Creating data files for queries in Amazon Redshift Spectrum - Amazon Redshift

Creating data files for queries in Amazon Redshift Spectrum

The data files that you use for queries in Amazon Redshift Spectrum are commonly the same types of files that you use for other applications. For example, the same types of files are used with Amazon Athena, Amazon EMR, and Amazon QuickSight. You can query the data in its original format directly from Amazon S3. To do this, the data files must be in a format that Redshift Spectrum supports and be located in an Amazon S3 bucket that your cluster can access.

The Amazon S3 bucket with the data files and the Amazon Redshift cluster must be in the same AWS Region. For information about supported AWS Regions, see Amazon Redshift Spectrum Regions.

Data formats for Redshift Spectrum

Redshift Spectrum supports the following structured and semistructured data formats.

File format Columnar Supports parallel reads Split unit
Parquet Yes Yes Row group
ORC Yes Yes Stripe
RCFile Yes Yes Row group
TextFile No Yes Row
SequenceFile No Yes Row or block
RegexSerde No Yes Row
OpenCSV No Yes Row
AVRO No Yes Block
Ion No No N/A
JSON No No N/A

In the preceding table, the headings indicate the following:

  • Columnar – Whether the file format physically stores data in a column-oriented structure as opposed to a row-oriented one.

  • Supports parallel reads – Whether the file format supports reading individual blocks within the file. Reading individual blocks enables the distributed processing of a file across multiple independent Redshift Spectrum requests instead of having to read the full file in a single request.

  • Split unit – For file formats that can be read in parallel, the split unit is the smallest chunk of data that a single Redshift Spectrum request can process.

    Note

    Timestamp values in text files must be in the format yyyy-MM-dd HH:mm:ss.SSSSSS, as the following timestamp value shows: 2017-05-01 11:30:59.000000.

    We recommend using a columnar storage file format, such as Apache Parquet.
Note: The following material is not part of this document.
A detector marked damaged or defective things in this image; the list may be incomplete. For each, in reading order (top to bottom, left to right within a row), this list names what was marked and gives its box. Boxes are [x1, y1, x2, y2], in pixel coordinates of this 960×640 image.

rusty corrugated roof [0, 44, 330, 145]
With a columnar storage file format, you can minimize data transfer out of Amazon S3 by selecting only the columns that you need.
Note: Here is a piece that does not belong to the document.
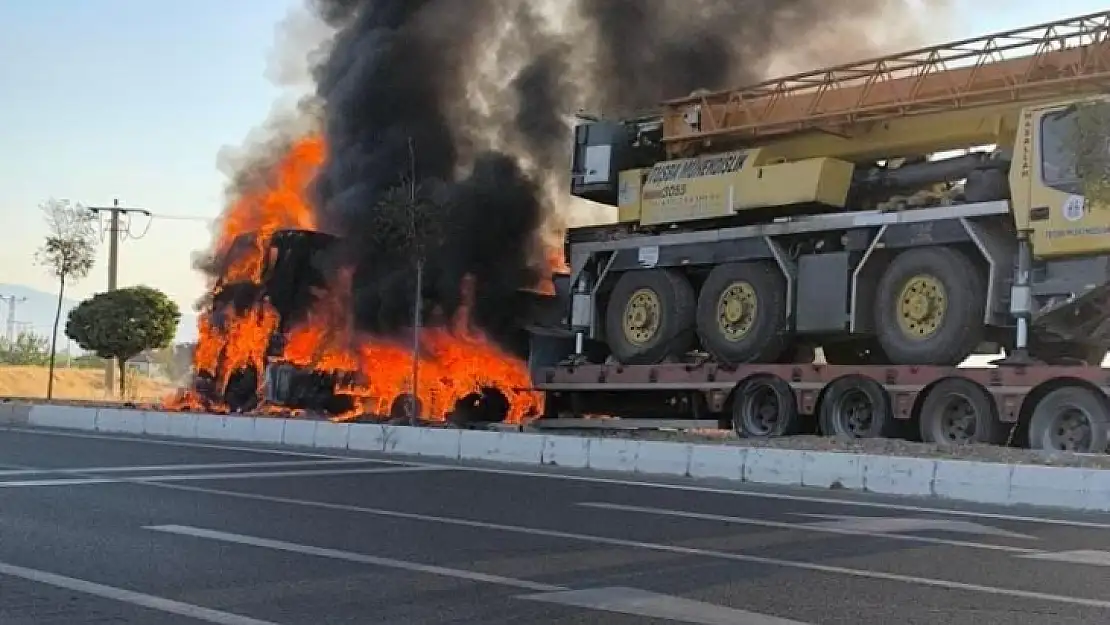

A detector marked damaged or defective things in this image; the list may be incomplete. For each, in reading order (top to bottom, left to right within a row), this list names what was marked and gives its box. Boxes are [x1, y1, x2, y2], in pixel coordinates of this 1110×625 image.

charred truck frame [523, 13, 1110, 455]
Compression types for Redshift Spectrum

To reduce storage space, improve performance, and minimize costs, we strongly recommend that you compress your data files. Redshift Spectrum recognizes file compression types based on the file extension.

Redshift Spectrum supports the following compression types and extensions.
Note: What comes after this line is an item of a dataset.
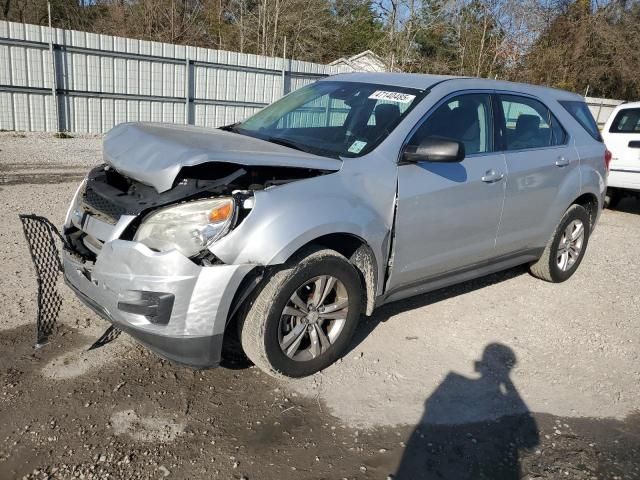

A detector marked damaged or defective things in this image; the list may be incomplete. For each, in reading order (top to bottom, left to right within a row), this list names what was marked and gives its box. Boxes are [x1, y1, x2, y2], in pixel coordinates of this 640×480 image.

crumpled hood [102, 122, 342, 193]
broken headlight [134, 198, 235, 258]
damaged bumper [63, 240, 254, 368]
Compression Algorithm File Extension Supports Parallel Reads
Gzip .gz No
Bzip2 .bz2 Yes
Snappy .snappy No

You can apply compression at different levels. Most commonly, you compress a whole file or compress individual blocks within a file.

For Redshift Spectrum to be able to read a file in parallel, the following must be true:

  • The file format supports parallel reads.

  • The file-level compression, if any, supports parallel reads.

It doesn't matter whether the individual split units within a file are compressed using a compression algorithm that can be read in parallel, because each split unit is processed by a single Redshift Spectrum request. An example of this is Snappy-compressed Parquet files. Individual row groups within the Parquet file are compressed using Snappy, but the top-level structure of the file remains uncompressed. In this case, the file can be read in parallel because each Redshift Spectrum request can read and process individual row groups from Amazon S3.

Encryption for Redshift Spectrum

Redshift Spectrum transparently decrypts data files that are encrypted using the following encryption options:

  • Server-side encryption (SSE-S3) using an AES-256 encryption key managed by Amazon S3.

  • Server-side encryption with keys managed by AWS Key Management Service (SSE-KMS).

Redshift Spectrum doesn't support Amazon S3 client-side encryption. For more information on server-side encryption, see Protecting Data Using Server-Side Encryption in the Amazon Simple Storage Service Developer Guide.

Amazon Redshift uses massively parallel processing (MPP) to achieve fast execution of complex queries operating on large amounts of data. Redshift Spectrum extends the same principle to query external data, using multiple Redshift Spectrum instances as needed to scan files. Place the files in a separate folder for each table.

You can optimize your data for parallel processing by doing the following:

  • If your file format or compression doesn't support reading in parallel, break large files into many smaller files. We recommend using file sizes between 64 MB and 1 GB.

  • Keep all the files about the same size. If some files are much larger than others, Redshift Spectrum can't distribute the workload evenly.